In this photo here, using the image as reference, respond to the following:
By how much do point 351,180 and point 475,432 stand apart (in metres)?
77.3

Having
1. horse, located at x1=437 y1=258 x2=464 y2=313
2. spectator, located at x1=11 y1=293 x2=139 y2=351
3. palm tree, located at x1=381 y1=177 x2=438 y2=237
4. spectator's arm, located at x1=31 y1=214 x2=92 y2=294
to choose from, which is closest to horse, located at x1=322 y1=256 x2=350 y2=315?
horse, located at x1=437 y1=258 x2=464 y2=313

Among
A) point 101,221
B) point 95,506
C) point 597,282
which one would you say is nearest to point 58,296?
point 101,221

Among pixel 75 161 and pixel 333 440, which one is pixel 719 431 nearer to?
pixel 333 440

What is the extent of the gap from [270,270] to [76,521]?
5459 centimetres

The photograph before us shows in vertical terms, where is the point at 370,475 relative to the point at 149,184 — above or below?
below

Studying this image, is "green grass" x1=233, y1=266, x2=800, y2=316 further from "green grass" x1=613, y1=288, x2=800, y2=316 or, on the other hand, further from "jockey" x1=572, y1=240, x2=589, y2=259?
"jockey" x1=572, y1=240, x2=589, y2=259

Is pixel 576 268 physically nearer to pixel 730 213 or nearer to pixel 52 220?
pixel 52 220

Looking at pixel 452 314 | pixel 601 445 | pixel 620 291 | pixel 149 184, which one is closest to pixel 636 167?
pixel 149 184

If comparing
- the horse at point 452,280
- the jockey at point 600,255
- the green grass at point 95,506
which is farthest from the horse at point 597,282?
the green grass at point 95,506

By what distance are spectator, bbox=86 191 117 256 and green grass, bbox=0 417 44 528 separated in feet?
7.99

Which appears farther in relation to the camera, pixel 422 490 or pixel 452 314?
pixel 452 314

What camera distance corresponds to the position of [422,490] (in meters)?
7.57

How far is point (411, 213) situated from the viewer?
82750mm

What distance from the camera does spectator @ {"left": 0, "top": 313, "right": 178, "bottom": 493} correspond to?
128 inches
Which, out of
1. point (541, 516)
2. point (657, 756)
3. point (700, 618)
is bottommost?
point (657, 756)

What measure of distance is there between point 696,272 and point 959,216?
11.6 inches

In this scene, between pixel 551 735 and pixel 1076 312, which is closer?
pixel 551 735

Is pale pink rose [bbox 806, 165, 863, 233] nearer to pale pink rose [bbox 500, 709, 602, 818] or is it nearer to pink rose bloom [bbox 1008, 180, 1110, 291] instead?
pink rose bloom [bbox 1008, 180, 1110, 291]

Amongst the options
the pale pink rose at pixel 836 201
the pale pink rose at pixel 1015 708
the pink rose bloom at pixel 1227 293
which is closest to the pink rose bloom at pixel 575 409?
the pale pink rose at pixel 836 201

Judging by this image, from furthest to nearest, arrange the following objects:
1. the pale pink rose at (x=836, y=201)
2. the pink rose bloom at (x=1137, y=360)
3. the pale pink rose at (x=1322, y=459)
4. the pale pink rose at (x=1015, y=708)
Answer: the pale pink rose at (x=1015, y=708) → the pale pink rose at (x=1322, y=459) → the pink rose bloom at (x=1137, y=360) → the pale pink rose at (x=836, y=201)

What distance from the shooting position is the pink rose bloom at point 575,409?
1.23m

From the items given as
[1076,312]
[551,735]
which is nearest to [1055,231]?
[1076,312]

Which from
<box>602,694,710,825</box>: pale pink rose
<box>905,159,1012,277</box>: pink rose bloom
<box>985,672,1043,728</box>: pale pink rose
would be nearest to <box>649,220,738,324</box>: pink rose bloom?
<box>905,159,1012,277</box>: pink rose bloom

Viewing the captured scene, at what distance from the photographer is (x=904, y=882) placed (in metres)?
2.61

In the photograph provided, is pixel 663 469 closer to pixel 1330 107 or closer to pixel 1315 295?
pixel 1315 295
────
Extract every line above exactly as it stands.

● **TASK RESPONSE**:
In this photo here, using the image as reference, respond to the following:
By how much do point 351,180 and point 475,432 stand apart (in metres)?
77.3

Having
1. horse, located at x1=437 y1=258 x2=464 y2=313
2. spectator, located at x1=11 y1=293 x2=139 y2=351
3. palm tree, located at x1=381 y1=177 x2=438 y2=237
4. spectator's arm, located at x1=31 y1=214 x2=92 y2=294
to choose from, which is closest to horse, located at x1=322 y1=256 x2=350 y2=315?
horse, located at x1=437 y1=258 x2=464 y2=313

Among
A) point 101,221
B) point 95,506
C) point 597,282
which one would you say is nearest to point 58,296?
point 101,221

Among pixel 75 161 and pixel 333 440, which one is pixel 719 431 nearer to?
pixel 333 440

What is the extent of the gap from [270,270] to [76,521]?
5459 centimetres

The photograph before us shows in vertical terms, where is the point at 370,475 relative to the point at 149,184 — above or below?
below

Studying this image, is "green grass" x1=233, y1=266, x2=800, y2=316 further from "green grass" x1=613, y1=288, x2=800, y2=316 or, on the other hand, further from "jockey" x1=572, y1=240, x2=589, y2=259?
"jockey" x1=572, y1=240, x2=589, y2=259

Is pixel 576 268 physically nearer to pixel 730 213 or nearer to pixel 52 220?
pixel 52 220

Looking at pixel 452 314 | pixel 601 445 | pixel 620 291 | pixel 149 184, which one is closest to pixel 636 167?
pixel 149 184

If comparing
- the horse at point 452,280
- the jockey at point 600,255
- the green grass at point 95,506
which is farthest from the horse at point 597,282?
the green grass at point 95,506

By what distance are spectator, bbox=86 191 117 256 and green grass, bbox=0 417 44 528 separated in feet?
7.99

Which appears farther in relation to the camera, pixel 422 490 or pixel 452 314?
pixel 452 314

What camera distance corresponds to the position of [422,490] (in meters)?
7.57

How far is point (411, 213) situated from the viewer?
82750mm

What distance from the camera does spectator @ {"left": 0, "top": 313, "right": 178, "bottom": 493} correspond to?
128 inches
Which, out of
1. point (541, 516)
2. point (657, 756)
3. point (700, 618)
is bottommost?
point (657, 756)

What measure of distance is there between point 696,272 and point 959,216?
11.6 inches

In this scene, between pixel 551 735 and pixel 1076 312, which is closer?
pixel 551 735

Is pale pink rose [bbox 806, 165, 863, 233] nearer to pale pink rose [bbox 500, 709, 602, 818] or is it nearer to pink rose bloom [bbox 1008, 180, 1110, 291] instead?
pink rose bloom [bbox 1008, 180, 1110, 291]

Amongst the options
the pale pink rose at pixel 836 201
the pale pink rose at pixel 1015 708
the pink rose bloom at pixel 1227 293
which is closest to the pink rose bloom at pixel 575 409?
the pale pink rose at pixel 836 201

Judging by this image, from furthest to nearest, arrange the following objects:
1. the pale pink rose at (x=836, y=201)
2. the pink rose bloom at (x=1137, y=360)
3. the pale pink rose at (x=1322, y=459)
4. the pale pink rose at (x=1015, y=708)
Answer: the pale pink rose at (x=1015, y=708) → the pale pink rose at (x=1322, y=459) → the pink rose bloom at (x=1137, y=360) → the pale pink rose at (x=836, y=201)

What distance from the shooting position is the pink rose bloom at point 575,409?
1.23m

From the items given as
[1076,312]
[551,735]
which is nearest to [1055,231]?
[1076,312]

Which from
<box>602,694,710,825</box>: pale pink rose
<box>905,159,1012,277</box>: pink rose bloom
<box>985,672,1043,728</box>: pale pink rose
would be nearest to <box>649,220,738,324</box>: pink rose bloom?
<box>905,159,1012,277</box>: pink rose bloom

Viewing the captured scene, at what distance from the photographer is (x=904, y=882) placed (in metres)?
2.61

In the photograph provided, is pixel 663 469 closer to pixel 1330 107 or closer to pixel 1315 295?
pixel 1315 295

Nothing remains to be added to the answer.